WHAT YOU NEED TO DO:
Below are records to write out again, exactly as they read.

(TASK DATA Opens)

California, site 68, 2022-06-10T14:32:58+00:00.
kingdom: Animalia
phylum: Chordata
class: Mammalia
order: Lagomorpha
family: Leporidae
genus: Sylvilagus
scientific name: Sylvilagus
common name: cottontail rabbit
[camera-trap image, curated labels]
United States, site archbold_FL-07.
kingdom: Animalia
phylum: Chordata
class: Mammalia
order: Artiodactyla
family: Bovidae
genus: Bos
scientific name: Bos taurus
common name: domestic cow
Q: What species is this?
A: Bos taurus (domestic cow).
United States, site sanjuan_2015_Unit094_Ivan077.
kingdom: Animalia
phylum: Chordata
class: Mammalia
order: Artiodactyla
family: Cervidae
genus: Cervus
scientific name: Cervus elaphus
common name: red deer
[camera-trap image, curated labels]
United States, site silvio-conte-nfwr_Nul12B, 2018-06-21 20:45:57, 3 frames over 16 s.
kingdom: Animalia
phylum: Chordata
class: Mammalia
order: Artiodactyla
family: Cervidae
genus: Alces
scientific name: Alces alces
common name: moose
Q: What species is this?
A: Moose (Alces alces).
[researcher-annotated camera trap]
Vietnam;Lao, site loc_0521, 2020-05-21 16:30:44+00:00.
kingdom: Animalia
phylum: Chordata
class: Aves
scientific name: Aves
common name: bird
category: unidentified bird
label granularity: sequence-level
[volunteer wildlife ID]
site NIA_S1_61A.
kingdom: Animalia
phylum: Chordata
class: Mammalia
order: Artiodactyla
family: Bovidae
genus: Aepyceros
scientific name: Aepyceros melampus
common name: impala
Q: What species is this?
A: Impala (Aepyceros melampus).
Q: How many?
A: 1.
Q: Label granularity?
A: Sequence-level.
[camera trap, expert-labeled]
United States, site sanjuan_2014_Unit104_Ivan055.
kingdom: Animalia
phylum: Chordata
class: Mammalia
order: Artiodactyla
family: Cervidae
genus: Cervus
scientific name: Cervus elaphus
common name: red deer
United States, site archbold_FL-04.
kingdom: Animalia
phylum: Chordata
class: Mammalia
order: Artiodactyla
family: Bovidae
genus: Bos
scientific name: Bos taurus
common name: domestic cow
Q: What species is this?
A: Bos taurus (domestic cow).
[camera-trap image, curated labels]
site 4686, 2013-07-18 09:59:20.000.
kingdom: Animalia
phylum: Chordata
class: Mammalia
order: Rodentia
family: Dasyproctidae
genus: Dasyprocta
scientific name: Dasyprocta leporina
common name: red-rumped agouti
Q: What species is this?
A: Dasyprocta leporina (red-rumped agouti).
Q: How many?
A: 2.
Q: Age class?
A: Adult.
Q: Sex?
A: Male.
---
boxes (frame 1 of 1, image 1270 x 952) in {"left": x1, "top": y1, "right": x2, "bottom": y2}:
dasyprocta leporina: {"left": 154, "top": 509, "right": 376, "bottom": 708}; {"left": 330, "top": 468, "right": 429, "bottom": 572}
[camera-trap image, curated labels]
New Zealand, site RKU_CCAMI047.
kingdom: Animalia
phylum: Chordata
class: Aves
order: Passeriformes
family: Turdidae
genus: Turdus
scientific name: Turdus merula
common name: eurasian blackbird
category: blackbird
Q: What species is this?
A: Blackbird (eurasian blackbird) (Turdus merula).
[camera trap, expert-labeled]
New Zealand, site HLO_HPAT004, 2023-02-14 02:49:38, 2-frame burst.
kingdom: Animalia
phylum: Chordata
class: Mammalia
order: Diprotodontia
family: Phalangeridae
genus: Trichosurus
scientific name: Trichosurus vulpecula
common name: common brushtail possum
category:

(TASK DATA Closes)

RESULT OF THE TASK:
California, site 68, 2022-06-10T14:32:58+00:00.
kingdom: Animalia
phylum: Chordata
class: Mammalia
order: Lagomorpha
family: Leporidae
genus: Sylvilagus
scientific name: Sylvilagus
common name: cottontail rabbit
[camera-trap image, curated labels]
United States, site archbold_FL-07.
kingdom: Animalia
phylum: Chordata
class: Mammalia
order: Artiodactyla
family: Bovidae
genus: Bos
scientific name: Bos taurus
common name: domestic cow
Q: What species is this?
A: Bos taurus (domestic cow).
United States, site sanjuan_2015_Unit094_Ivan077.
kingdom: Animalia
phylum: Chordata
class: Mammalia
order: Artiodactyla
family: Cervidae
genus: Cervus
scientific name: Cervus elaphus
common name: red deer
[camera-trap image, curated labels]
United States, site silvio-conte-nfwr_Nul12B, 2018-06-21 20:45:57, 3 frames over 16 s.
kingdom: Animalia
phylum: Chordata
class: Mammalia
order: Artiodactyla
family: Cervidae
genus: Alces
scientific name: Alces alces
common name: moose
Q: What species is this?
A: Moose (Alces alces).
[researcher-annotated camera trap]
Vietnam;Lao, site loc_0521, 2020-05-21 16:30:44+00:00.
kingdom: Animalia
phylum: Chordata
class: Aves
scientific name: Aves
common name: bird
category: unidentified bird
label granularity: sequence-level
[volunteer wildlife ID]
site NIA_S1_61A.
kingdom: Animalia
phylum: Chordata
class: Mammalia
order: Artiodactyla
family: Bovidae
genus: Aepyceros
scientific name: Aepyceros melampus
common name: impala
Q: What species is this?
A: Impala (Aepyceros melampus).
Q: How many?
A: 1.
Q: Label granularity?
A: Sequence-level.
[camera trap, expert-labeled]
United States, site sanjuan_2014_Unit104_Ivan055.
kingdom: Animalia
phylum: Chordata
class: Mammalia
order: Artiodactyla
family: Cervidae
genus: Cervus
scientific name: Cervus elaphus
common name: red deer
United States, site archbold_FL-04.
kingdom: Animalia
phylum: Chordata
class: Mammalia
order: Artiodactyla
family: Bovidae
genus: Bos
scientific name: Bos taurus
common name: domestic cow
Q: What species is this?
A: Bos taurus (domestic cow).
[camera-trap image, curated labels]
site 4686, 2013-07-18 09:59:20.000.
kingdom: Animalia
phylum: Chordata
class: Mammalia
order: Rodentia
family: Dasyproctidae
genus: Dasyprocta
scientific name: Dasyprocta leporina
common name: red-rumped agouti
Q: What species is this?
A: Dasyprocta leporina (red-rumped agouti).
Q: How many?
A: 2.
Q: Age class?
A: Adult.
Q: Sex?
A: Male.
---
boxes (frame 1 of 1, image 1270 x 952) in {"left": x1, "top": y1, "right": x2, "bottom": y2}:
dasyprocta leporina: {"left": 154, "top": 509, "right": 376, "bottom": 708}; {"left": 330, "top": 468, "right": 429, "bottom": 572}
[camera-trap image, curated labels]
New Zealand, site RKU_CCAMI047.
kingdom: Animalia
phylum: Chordata
class: Aves
order: Passeriformes
family: Turdidae
genus: Turdus
scientific name: Turdus merula
common name: eurasian blackbird
category: blackbird
Q: What species is this?
A: Blackbird (eurasian blackbird) (Turdus merula).
[camera trap, expert-labeled]
New Zealand, site HLO_HPAT004, 2023-02-14 02:49:38, 2-frame burst.
kingdom: Animalia
phylum: Chordata
class: Mammalia
order: Diprotodontia
family: Phalangeridae
genus: Trichosurus
scientific name: Trichosurus vulpecula
common name: common brushtail possum
category:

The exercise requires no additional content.